Equity LifeStyle Properties, Inc. (NYSE:ELS) Q3 2023 Earnings Call Transcript

John Kim: Thank you. Your ’24 MH rate growth, now that the Social Security cost of living adjustment came in at 3.2% and multifamily rents have really just stalled out here in the third quarter, how confident are you that you’re able to achieve and push that 5.4% on the remaining leases? And can you remind us, is that 5.4% on the base rate change only, or does that include any pass-through of expenses?

Paul Seavey: Excuse me, John, the 5.4% is on the base rate. It does include the residents that moved in and assumed in-place leases, understanding that they would go to market upon renewal in January. So, it does include the impact of the 13% mark-to-market that we’ve talked about for those residents. But I think Patrick has some more color.

Patrick Waite: Yeah. So, John, as we worked our way through our budget process, and that includes a review literally property by property in the respective sub-markets and a review of the competitive set, not only other manufactured home communities, but other competitive housing in those direct sub-markets. As Marguerite touched on, we compare very favorably just with respect to the all-in cost and the value that a resident moving to one of our communities gets in our locations. So, as we worked our way through, while it’s a fair point on the CPI, our spread historically has been in the 150 basis points to 200 basis points. We’re kind of in that range with the mark-to-market that Paul just referenced. And we did have that 150 basis points to 200 basis point historical spread to CPI with respect to our rate increases, kind of front in mind as we were working through where we were going to set increases, particularly for our in-place long-term residents.

So, we feel pretty confident that it’s a good value proposition and that those rents will come through.

John Kim: Any sense of timing or the quantum of the renewal rate increases in marinas?

Patrick Waite: The marinas are basically rattleable over the course of the year, so they’ll come through over the quarter by quarter.

Paul Seavey: And those annual renewals, John, are included in the 7% that we quoted for the RV, marina annual rent.

John Kim: Okay, got it.
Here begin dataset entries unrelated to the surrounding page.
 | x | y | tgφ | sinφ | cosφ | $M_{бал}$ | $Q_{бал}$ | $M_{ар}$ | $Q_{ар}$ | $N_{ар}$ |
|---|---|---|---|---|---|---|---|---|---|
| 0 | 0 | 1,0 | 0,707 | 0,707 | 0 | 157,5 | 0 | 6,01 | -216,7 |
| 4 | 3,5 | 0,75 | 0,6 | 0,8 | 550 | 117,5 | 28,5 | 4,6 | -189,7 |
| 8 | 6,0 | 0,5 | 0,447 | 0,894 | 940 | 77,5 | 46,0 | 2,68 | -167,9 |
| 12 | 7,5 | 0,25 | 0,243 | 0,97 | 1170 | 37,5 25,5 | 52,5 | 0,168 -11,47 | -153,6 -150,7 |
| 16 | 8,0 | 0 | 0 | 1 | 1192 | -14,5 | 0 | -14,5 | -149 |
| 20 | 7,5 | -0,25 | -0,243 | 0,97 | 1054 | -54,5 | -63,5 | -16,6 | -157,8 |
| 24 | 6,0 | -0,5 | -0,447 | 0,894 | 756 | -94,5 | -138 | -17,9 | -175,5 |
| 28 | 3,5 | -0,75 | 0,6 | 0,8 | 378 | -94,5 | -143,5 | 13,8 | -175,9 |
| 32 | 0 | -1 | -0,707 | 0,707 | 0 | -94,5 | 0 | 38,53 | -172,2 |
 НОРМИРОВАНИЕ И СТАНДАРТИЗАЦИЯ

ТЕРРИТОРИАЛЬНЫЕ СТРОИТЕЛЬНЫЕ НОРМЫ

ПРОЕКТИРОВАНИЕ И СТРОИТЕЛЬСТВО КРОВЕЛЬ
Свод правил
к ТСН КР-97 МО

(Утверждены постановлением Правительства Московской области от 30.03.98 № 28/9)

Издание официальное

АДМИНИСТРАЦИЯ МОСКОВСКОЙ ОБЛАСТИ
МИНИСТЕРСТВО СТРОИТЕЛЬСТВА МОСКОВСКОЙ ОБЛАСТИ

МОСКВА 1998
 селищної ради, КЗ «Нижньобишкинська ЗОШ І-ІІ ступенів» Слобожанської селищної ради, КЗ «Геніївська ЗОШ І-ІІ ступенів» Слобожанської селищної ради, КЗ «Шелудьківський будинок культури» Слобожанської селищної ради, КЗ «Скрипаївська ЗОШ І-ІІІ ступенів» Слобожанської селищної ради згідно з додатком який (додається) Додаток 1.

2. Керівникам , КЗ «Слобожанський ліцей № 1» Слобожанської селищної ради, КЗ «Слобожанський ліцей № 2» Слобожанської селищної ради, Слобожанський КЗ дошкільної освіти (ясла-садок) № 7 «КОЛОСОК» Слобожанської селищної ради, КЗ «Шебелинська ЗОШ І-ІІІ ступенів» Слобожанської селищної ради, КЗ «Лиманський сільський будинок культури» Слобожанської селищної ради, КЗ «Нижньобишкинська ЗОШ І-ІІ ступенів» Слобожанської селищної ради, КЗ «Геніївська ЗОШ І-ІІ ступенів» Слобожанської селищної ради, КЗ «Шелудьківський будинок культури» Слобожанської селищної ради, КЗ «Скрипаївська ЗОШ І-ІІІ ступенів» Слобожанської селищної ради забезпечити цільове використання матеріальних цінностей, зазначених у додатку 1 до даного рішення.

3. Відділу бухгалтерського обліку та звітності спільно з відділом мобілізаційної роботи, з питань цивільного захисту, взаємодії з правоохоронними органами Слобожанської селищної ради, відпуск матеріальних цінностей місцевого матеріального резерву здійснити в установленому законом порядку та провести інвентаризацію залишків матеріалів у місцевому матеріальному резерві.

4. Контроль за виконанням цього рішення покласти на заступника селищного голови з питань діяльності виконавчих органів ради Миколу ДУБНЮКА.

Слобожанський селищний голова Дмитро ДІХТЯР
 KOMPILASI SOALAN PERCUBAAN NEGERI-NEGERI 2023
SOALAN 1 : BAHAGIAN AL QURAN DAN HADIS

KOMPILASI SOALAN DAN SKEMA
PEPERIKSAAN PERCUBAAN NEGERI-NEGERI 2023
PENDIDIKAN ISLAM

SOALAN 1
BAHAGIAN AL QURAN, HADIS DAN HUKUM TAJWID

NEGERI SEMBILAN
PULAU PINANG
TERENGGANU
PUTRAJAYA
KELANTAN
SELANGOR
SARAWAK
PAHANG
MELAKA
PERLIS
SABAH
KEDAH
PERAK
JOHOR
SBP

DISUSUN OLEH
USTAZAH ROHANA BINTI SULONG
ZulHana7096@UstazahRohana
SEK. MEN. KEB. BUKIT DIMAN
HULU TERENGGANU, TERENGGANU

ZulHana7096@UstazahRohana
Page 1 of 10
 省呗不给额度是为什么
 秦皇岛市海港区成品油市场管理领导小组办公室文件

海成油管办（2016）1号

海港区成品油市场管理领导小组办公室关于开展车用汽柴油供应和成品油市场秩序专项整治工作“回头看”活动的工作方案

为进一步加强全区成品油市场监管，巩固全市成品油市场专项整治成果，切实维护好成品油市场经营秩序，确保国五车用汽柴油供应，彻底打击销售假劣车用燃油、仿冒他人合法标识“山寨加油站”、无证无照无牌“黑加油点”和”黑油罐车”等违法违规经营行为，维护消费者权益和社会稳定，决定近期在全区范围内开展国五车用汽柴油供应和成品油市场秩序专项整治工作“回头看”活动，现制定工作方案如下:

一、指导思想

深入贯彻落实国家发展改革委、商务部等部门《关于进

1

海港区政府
Thank you.

Marguerite Nader: Thanks, John.

Operator: Thank you. Please stand by for our next question. Our next question comes from the line of Eric Wolfe with Citi. Your line is open.

Eric Wolfe: Hey, thanks. It looks like you’re guiding to a sequential increase in FFO in 4Q as well as an increase in your annual RV growth. I think it’s 8.8% from 8%. What’s driving both of those?

Paul Seavey: Yeah, I think, Eric, when you think about the fourth quarter of ’23, you kind of have to remember all that happened in the fourth quarter of ’22. So, with respect to the RV, I’ll take that first. The impact of Hurricane Ian in Q4 of ’22, really what we’re seeing in ’23 is the benefit of the occupancy that we gained following the loss in the fourth quarter of last year. That’s primarily what it is. There is also some contribution that’s coming from rate increases that are effective in the fourth quarter. And then, in terms of the FFO change, when I look at the non-core contribution, there’s about $5 million year-over-year that’s coming from the non-core properties this year that we didn’t have. We had six properties that were online — sorry, offline following the hurricane last year that did not generate any NOI, and we did not have any business interruption contribution from most of those locations.

And then, we had some contributions from acquisitions in ’22 and ’23, as well as some one-time adjustments. So, there were a number of things that were happening in the fourth quarter of last year that make favorable comp this year.